Zagłębie - Jastrzębie 0-1

23.11.2008
Zagłębie w głębokim dołku. Sosnowiczanie przegrali piąty mecz z rzędu. Na Stadionie Zimowym ulegli drużynie JKH, dla której było to dopiero pierwsze zwycięstwo w trzeciej rundzie rozgrywek.

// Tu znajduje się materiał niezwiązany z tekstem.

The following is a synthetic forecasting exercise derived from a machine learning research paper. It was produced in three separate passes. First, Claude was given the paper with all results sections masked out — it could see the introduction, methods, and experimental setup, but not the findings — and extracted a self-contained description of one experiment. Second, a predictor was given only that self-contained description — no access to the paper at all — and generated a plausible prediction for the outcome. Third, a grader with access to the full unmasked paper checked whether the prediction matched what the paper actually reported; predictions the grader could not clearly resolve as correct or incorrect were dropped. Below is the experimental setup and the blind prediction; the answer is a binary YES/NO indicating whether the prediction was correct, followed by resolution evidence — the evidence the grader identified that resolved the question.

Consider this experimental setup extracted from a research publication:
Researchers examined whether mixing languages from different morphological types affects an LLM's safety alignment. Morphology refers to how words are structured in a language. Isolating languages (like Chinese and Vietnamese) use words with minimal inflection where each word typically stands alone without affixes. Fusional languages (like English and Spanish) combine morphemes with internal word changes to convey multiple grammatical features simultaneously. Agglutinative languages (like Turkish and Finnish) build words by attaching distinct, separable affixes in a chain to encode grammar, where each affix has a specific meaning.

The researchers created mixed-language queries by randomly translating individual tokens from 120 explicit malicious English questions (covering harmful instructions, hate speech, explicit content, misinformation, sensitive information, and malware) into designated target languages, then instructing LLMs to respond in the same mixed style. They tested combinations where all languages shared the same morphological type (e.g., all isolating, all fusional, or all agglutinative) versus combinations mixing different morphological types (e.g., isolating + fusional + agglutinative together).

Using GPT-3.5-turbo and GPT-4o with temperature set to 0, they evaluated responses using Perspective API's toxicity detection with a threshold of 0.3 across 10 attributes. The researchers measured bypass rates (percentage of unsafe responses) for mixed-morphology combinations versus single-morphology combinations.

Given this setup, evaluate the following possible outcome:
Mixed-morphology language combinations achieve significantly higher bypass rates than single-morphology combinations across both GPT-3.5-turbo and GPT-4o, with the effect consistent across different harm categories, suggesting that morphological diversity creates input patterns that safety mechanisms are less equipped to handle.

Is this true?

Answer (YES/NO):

W Sosnowcu spotkały się zespoły, które ostatnio z formą są na bakier. Do tego pojedynku Zagłębie przystępowało po czterech kolejnych porażkach, a Jastrzębie po sześciu. Po końcowej syrenie powody do radości mogli mieć tylko goście, którzy odnieśli skromne, ale całkowice zasłużone zwycięstwo.

 

O pierwszej tercji można jedynie powiedzieć, że się odbyła. Przez 20 minut zawodnicy obu drużyn ślizgali się po lodzie, grając tak jakby żadna ze stron nie chciała sobie zrobić krzywdy. Nieco więcej emocji gracze z Jastrzębia i Sosnowca dostarczyli kibicom w drugiej odsłonie. Doczekaliśmy się nawet bramki. Zanim jednak ona padła, goście nie wykorzystali rzutu karnego. Nie wykorzystał go Petr Lipina. Jego uderzenie obronił Adam Kubalski. To, co nie udało się z Lipinie, powiodło się Mateuszowi Danielukowi. Napastnik JKH znakomicie zachował się pod bramką Zagłębia i precyzyjnym uderzeniem wpakował krążek pod poprzeczkę bramki sosnowiczan.

  

W trzeciej tercji miejscowi rzucili się do odrabiania strat, ale ich ataki były chaotyczne i pozbawione pomysłu. Niemal każdy atak kończył się nieprzygotowanym strzałem. Mimo, że niemal przez całą tercję gospodarze grali z przewagą jednego gracza, po tym jak co chwila na ławkę kar lądował któryś z zawodników Jastrzębia, bezskutecznie bili głową w mur. W ostatnich minutach miejscowi wycofali bramkarza i w pewnym momencie grali 6 na 3. Mimo to, nie byli w stanie odmienić losów spotkania.

 

- Graliśmy ch...Proszę abyście tak napisali w relacjach. Nie wiem co się dzieje. Gdybym wiedział, to podzieliłbym się tą wiedzą. Przepraszamy kibiców za to co się dziś stało - powiedział po meczu Oktawiusz Marcińczak, kapitan Zagłębia.

 

W znacznie lepszym nastroju był Mateusz Danieluk, kapitan JKH. - Graliśmy ostatnio słabo, porażka goniła porażkę. Cieszę się, że odblokowaliśmy się na gorącym terenie w Sosnowcu. Mam nadzieję, że teraz dźwigniemy się w ligowej tabeli - podsumował spotkanie strzelec jedynej bramki w tym meczu.